For the vast majority of Australian touring – dirt tracks, station stays, gravel roads to national parks, fire trails to remote camp spots – that’s more than adequate. The Super Duty isn’t a babied highway hauler; it’s built to go where the people towing these vans actually want to go.

How the Ford Super Duty 2026 Pricing Stacks Up
The Ranger Super Duty is available in three body styles, with pricing before on-road costs:
- Single Cab – from $82,990
- Super Cab – from $86,490
- Double Cab – from $89,990
- Double Cab Pick-Up and XLT – from $93,990
A new Toyota LandCruiser 300 Series starts above $100,000 and remains notoriously hard to get. American trucks push well into six figures before accessories and on-roads. The Super Duty sits meaningfully below both.
For caravanners already spending $80,000–$100,000 on a tow vehicle just to access this class of van, the Super Duty doesn’t just compete – it’s genuinely compelling.
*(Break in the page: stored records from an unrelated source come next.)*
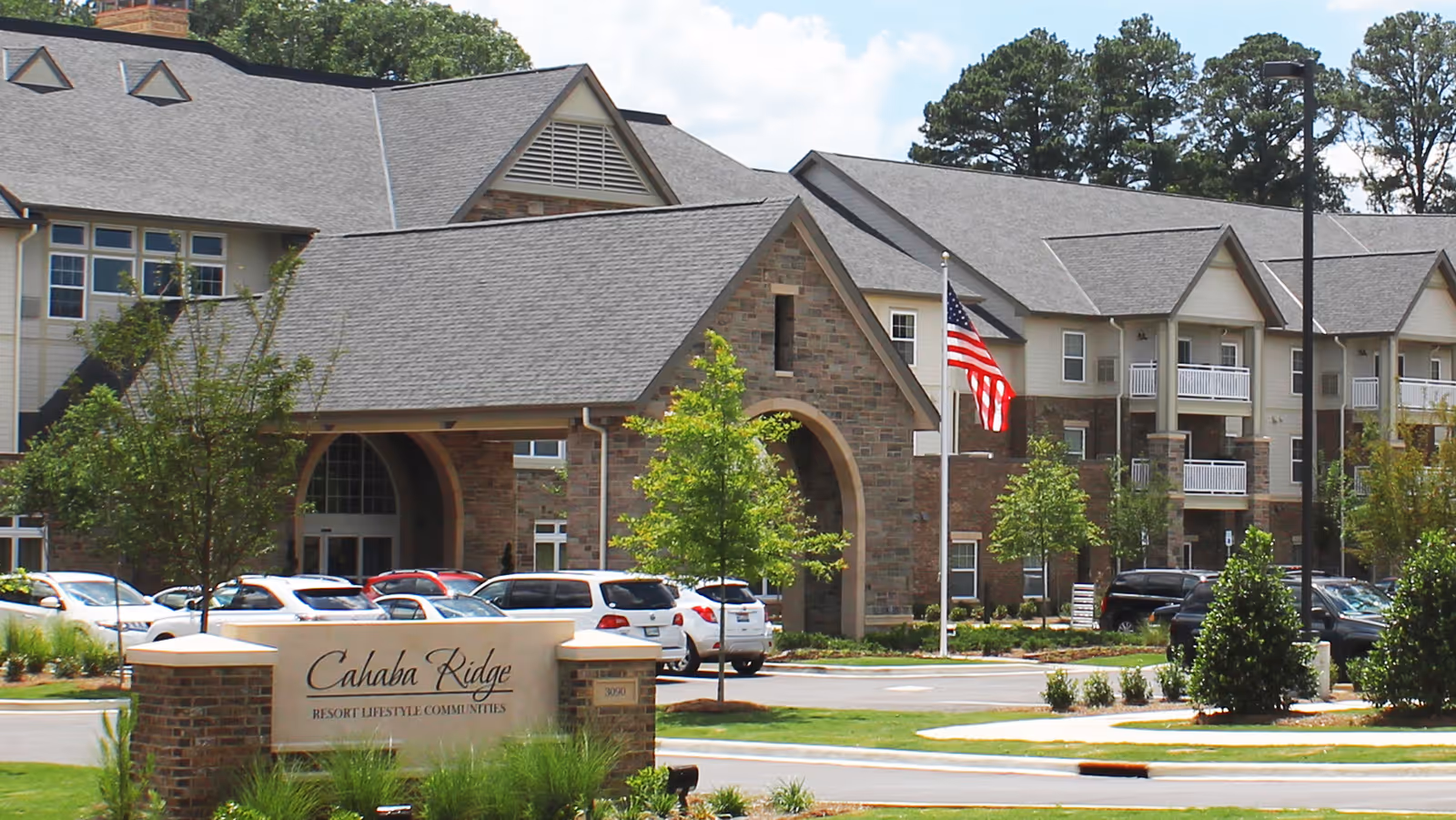 Exterior view of Cahaba Ridge Retirement Community building with multiple floors, a covered entrance, parked cars, trees, and an American flag on a flagpole.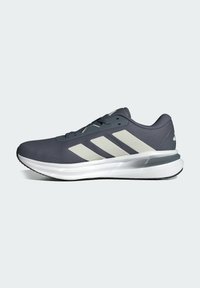 Dark gray athletic shoe with mesh upper, three white stripes, white midsole, rubber outsole, lace-up design, and a padded collar.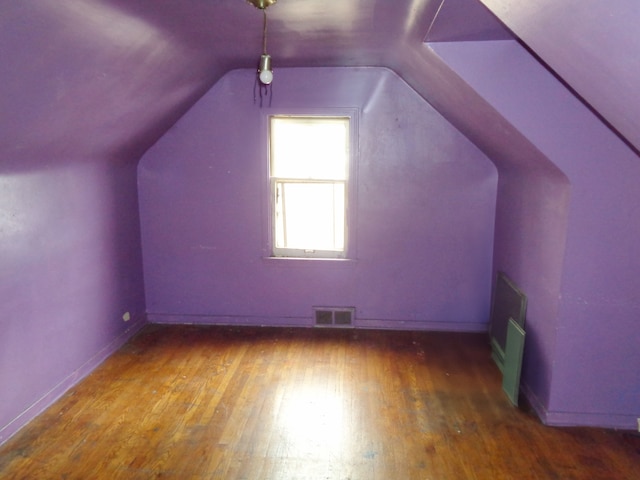 additional living space with wood finished floors, baseboards, vaulted ceiling, and visible vents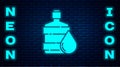 Glowing neon Big bottle with clean water icon isolated on brick wall background. Plastic container for the cooler Royalty Free Stock Photo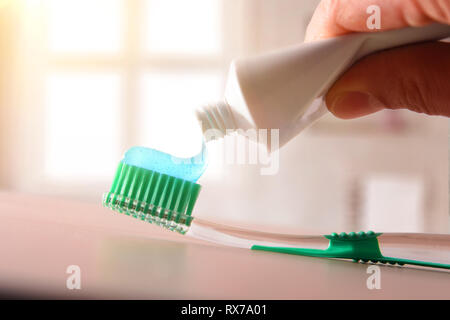 Concetto di igiene orale con mano mettendo il dentifricio su uno spazzolino da denti sulla tavola di legno in bagno. Composizione orizzontale. Vista frontale. Foto Stock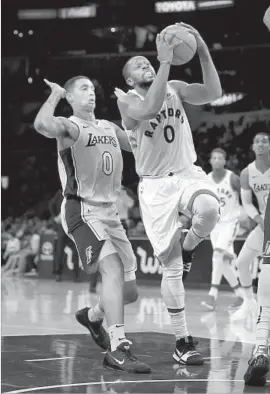  ?? Sean M. Haffey Getty Images ?? KYLE KUZMA isn’t showing any of the Lakers’ improved defense on this drive by C.J. Miles, but his strong play off the bench earned him minutes in crunch time.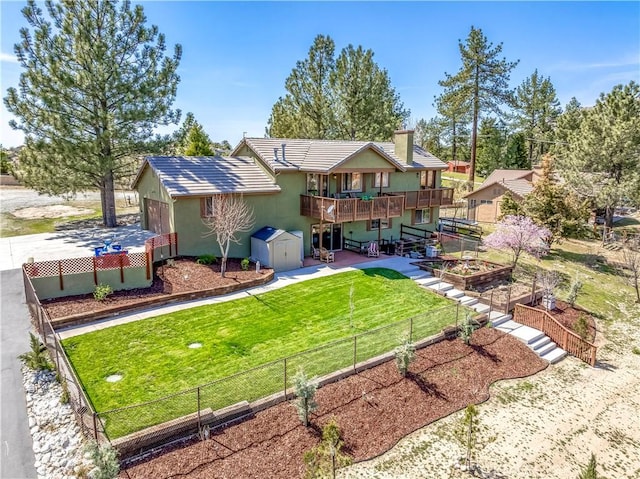 rear view of house featuring a vegetable garden, an outdoor structure, a wooden deck, a fenced backyard, and a storage unit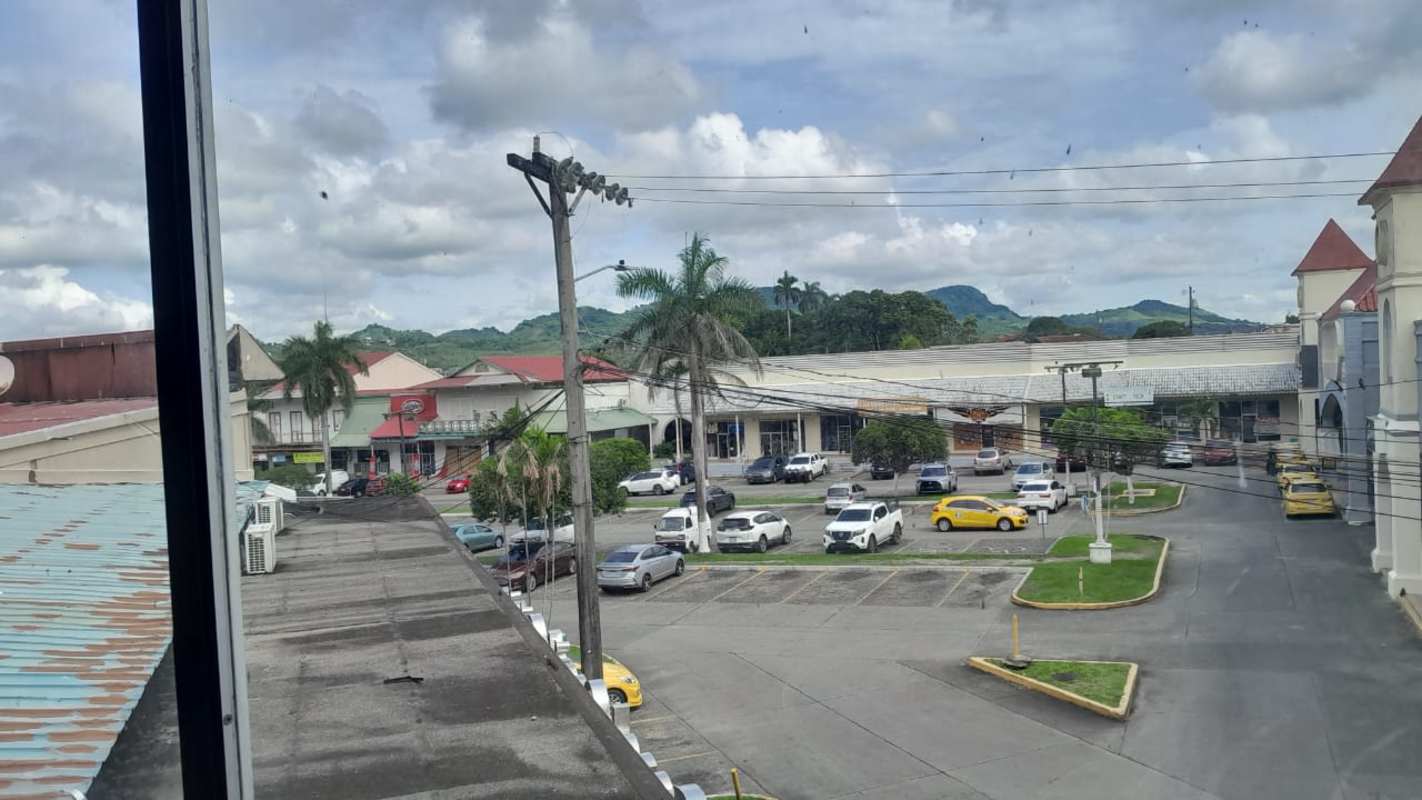 Parking area with palm trees, storefronts, mountain views at Plaza Mis Provincia commercial plaza Milla 8 Panama
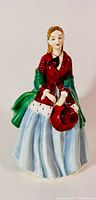 Front view of the porcelain figurine showing the lady in a red jacket with green shawl and light blue skirt, holding a red hat in her hands.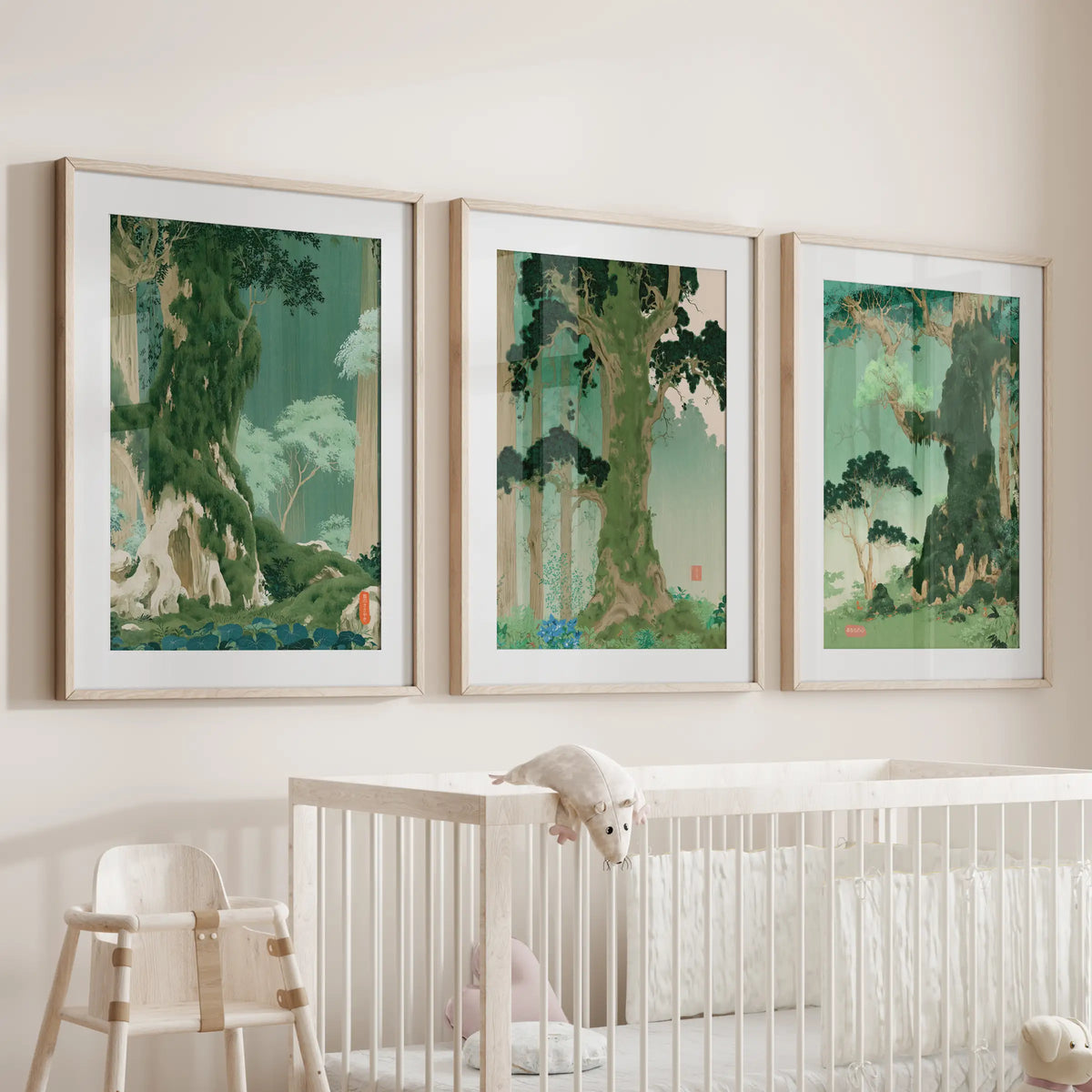 Japanese nature landscape wall art, a three-piece set in light wood matted frames, is displayed over the cot in a baby room.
Who The Super Duty Ute Is For
The Ford Super Duty 2026 isn’t the right ute for everyone, and it doesn’t need to be. If you’re towing a camper trailer or a van under 2,500kg, a standard Ranger, HiLux, or Prado does that job beautifully for a lot less money.
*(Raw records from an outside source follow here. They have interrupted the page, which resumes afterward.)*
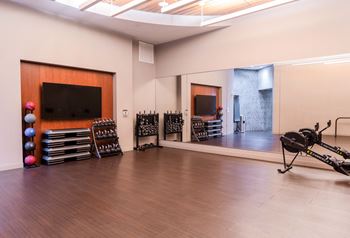 a large room with a drum set and a tv on the wall and a mirror at The Acadia at Metropolitan Park, Arlington, VA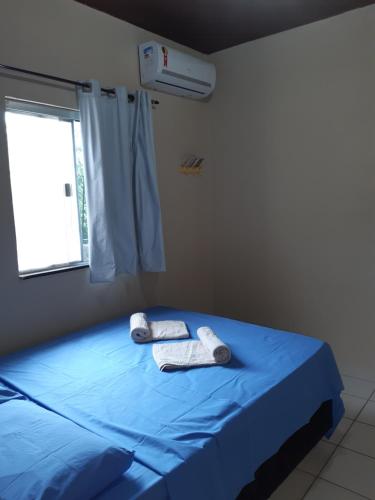 Un dormitorio con una cama azul con toallas. en Casa da Família Carvalho - 986, en Belém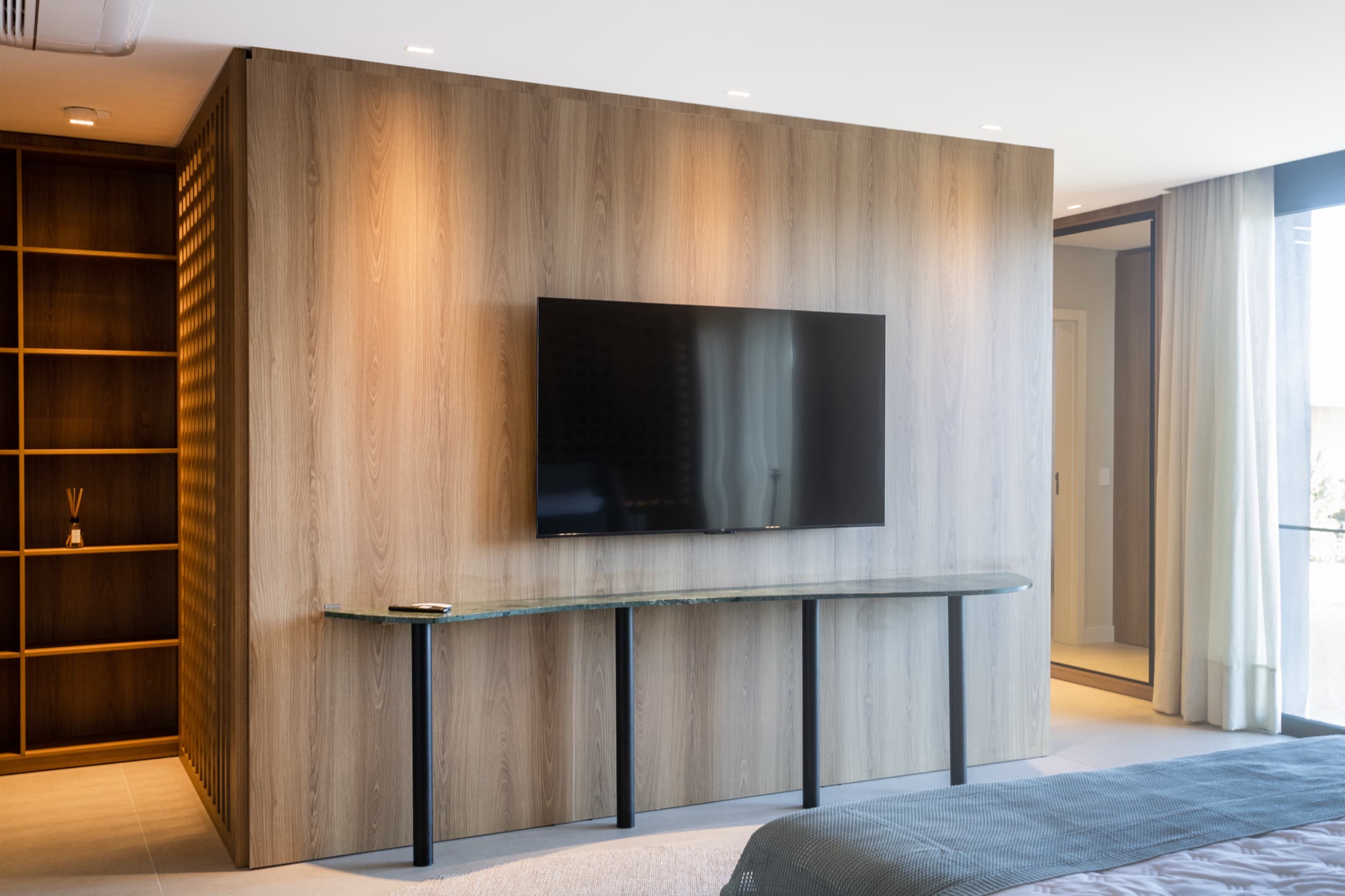 Estar da suíte master com painel de TV em madeira — vista 2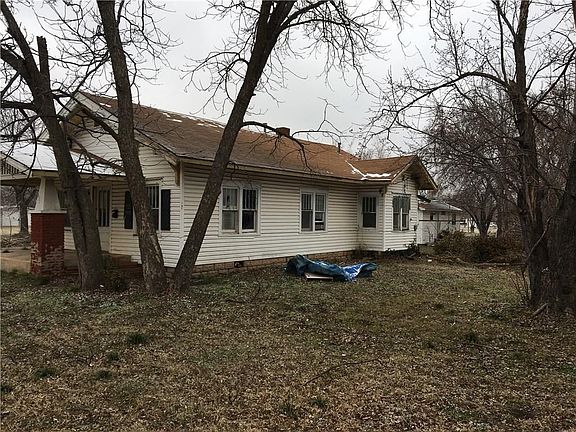 Sice of two bedroom, one bath house (201 E Highland).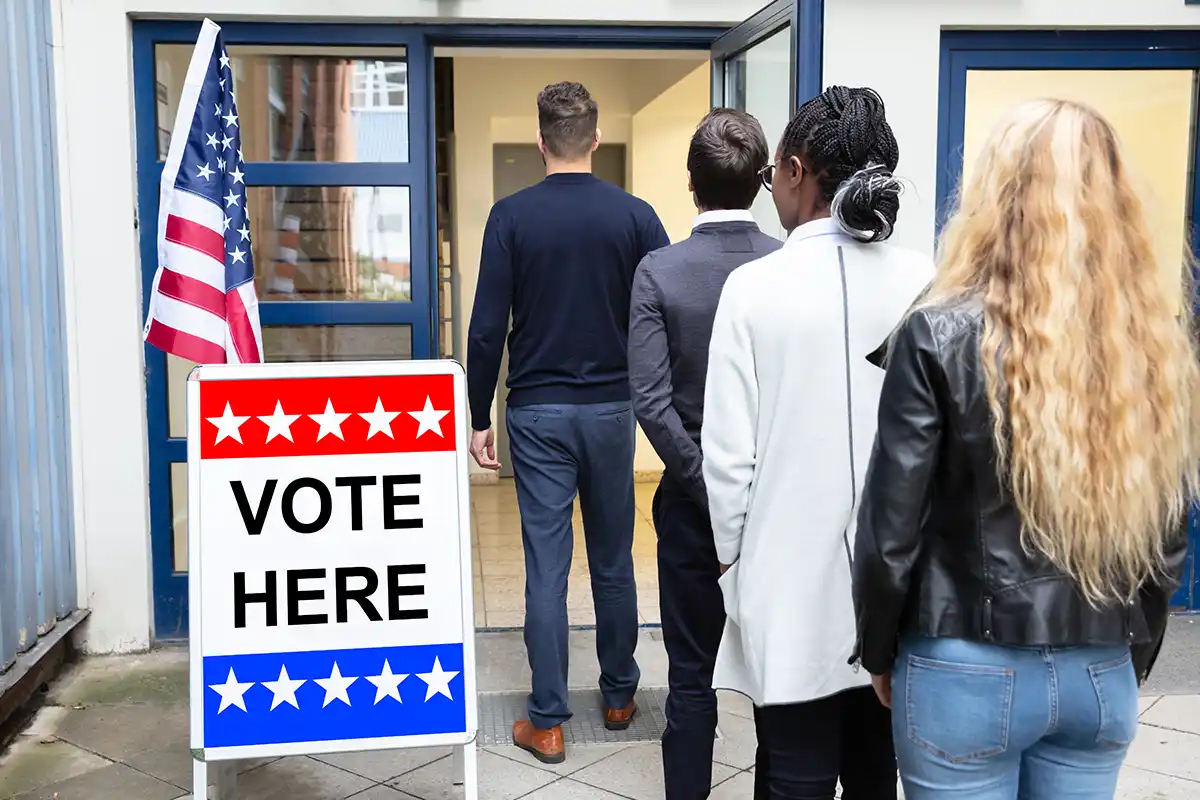 four people stand in line next to a Vote Here sign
But if you’re eyeing a Kokoda XCore M.I.A. or a New Age Road Owl Expedition and wondering whether your current tow vehicle is genuinely up to the task – or if you’re ready to step into a Lotus Trooper, or a Kedron XC-5 and just need a mid-size ute that can match it – the Super Duty is the first time that combination has been possible at this price point.
For the serious touring couple, the grey nomad ready to invest in a proper long-haul rig, or the family going all-in on a big off-road van, the Ranger Super Duty opens up a menu of Australian-built caravans that simply wasn’t accessible before.
The Bottom Line
The 2026 Ford Ranger Super Duty is a landmark for Australian caravanners – not because of the number on a spec sheet, but because of what that number unlocks across the full range of Australian caravan manufacturing. Factory 4,500kg towing, proper integrated technology, genuine off-road hardware, and a competitive price in a mid-size platform. That combination hasn’t existed before.
For the caravanner who’s been quietly waiting for a tow vehicle that matches their ambitions without demanding a six-figure commitment to get there, the Super Duty is worth a serious look before you settle on anything else.